My hope is that at the end of this blog series we will both find ourselves with some of the weight, AND the wait lifted.

As I was driving home today, my mind flashed back some 15 years to the first of many times I sat and waited at the food stamp office. I took a number, sat there with my 3- and 7-year-old daughters, and waited to be seen. It was two years after I unexpectedly lost my husband to divorce, and consequently my home, my vehicle, my job, and my savings. And now there I sat – at a place I never imagined I would ever be.

Dora the Explorer was blasting over the TV. I recall she was going on a berry hunt and Swiper was definitely swiping. The low ceiling sagged at one corner, so we moved just in case it gave way. An old woman slept in the corner while her 3-year-old granddaughter sat at her feet eating an endless amount of goldfish crackers.

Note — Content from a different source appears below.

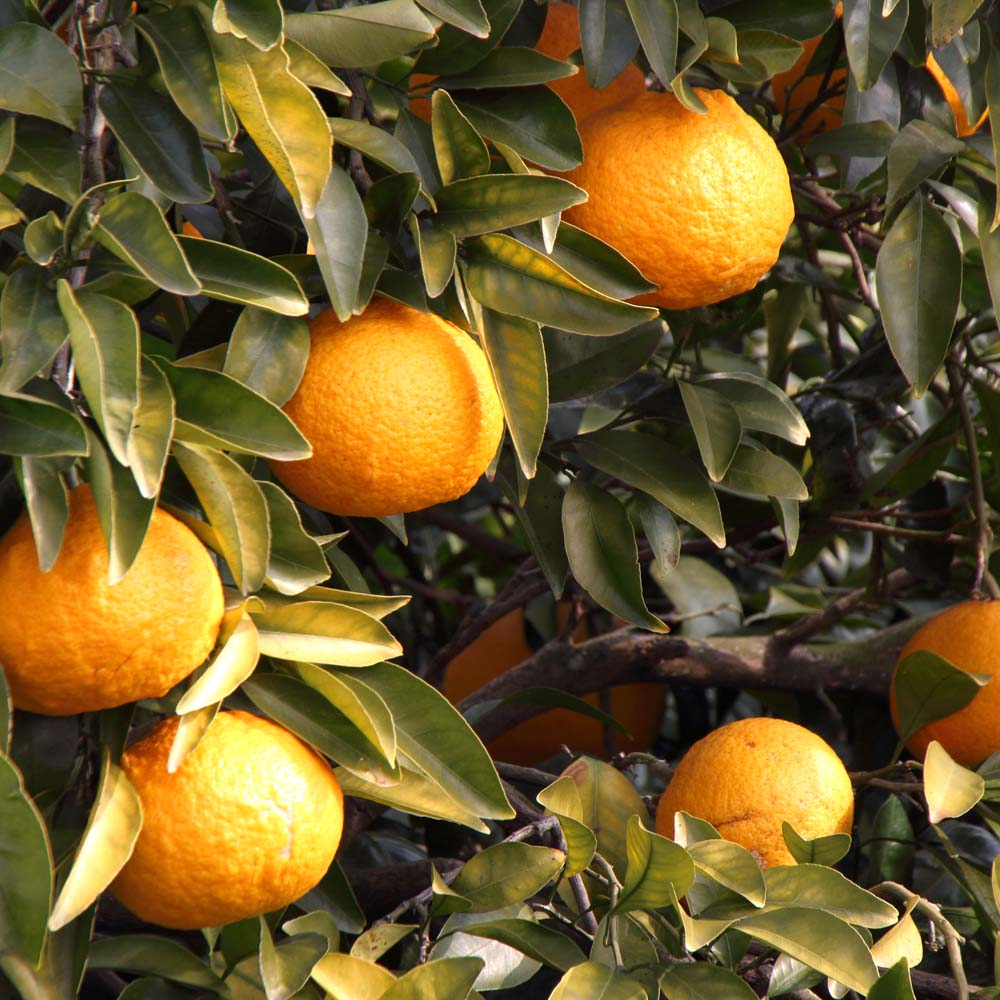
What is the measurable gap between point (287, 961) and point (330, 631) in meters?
0.24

We sat (mostly figeted) for over an hour before we were called up to the little window where I was told to fill out several more forms and then wait until I was called back up to turn them in. When they called my number an hour and a half later, we were in the restroom. I waited another half hour before I went up to the window and found out my number had been crossed off earlier as a no-show. Tears formed in my eyes. I didn’t want to be there; no one ever wants to be there. The lady told me I could either wait until she could fit me back in, or I could come back the next day. And so we waited.

A month later we got our food stamp and medicaid cards. I always budgeted that money. We had many nights of store brand mac & cheese with dented cans of green beans, and many mornings of store brand coffee out of the clearance bins. If I was lucky, they’d have vanilla coffee on clearance. My fave!

It was during that season of lack that I learned how to “make due” in hard times. I am glad for that season now. We don’t need fancy fixins. The girls still remember that day and so many like it. The girls got so used to it that they knew just what toys to bring while we sat and waited.

During that season I started back to school, so I’d do my homework while we waited for hours. During that season I learned to look around that waiting room and make sure to give the other moms a helping hand with their kids on bathroom breaks. I learned to ask someone to listen for my number and to tell other moms that I’d listen for theirs.

Most of all I learned compassion. I loved listening to other people’s stories and I loved giving them hope by encouraging them not to give up.

If you’re ever tempted to look at my life now after graduate school and think – she’s got it all together, please know that I remember what it’s like to spend hours in a welfare line.

If you’re in a place of waiting now and you can’t stand where you are, please look around. Other people need your story. Other people need your encouragement, even if it’s only a smile. Please remember: A smile is a full sentence. A hug is a full conversation. Other people waiting need your help. And the more we help each other, the more we’ll find our wait – lifting.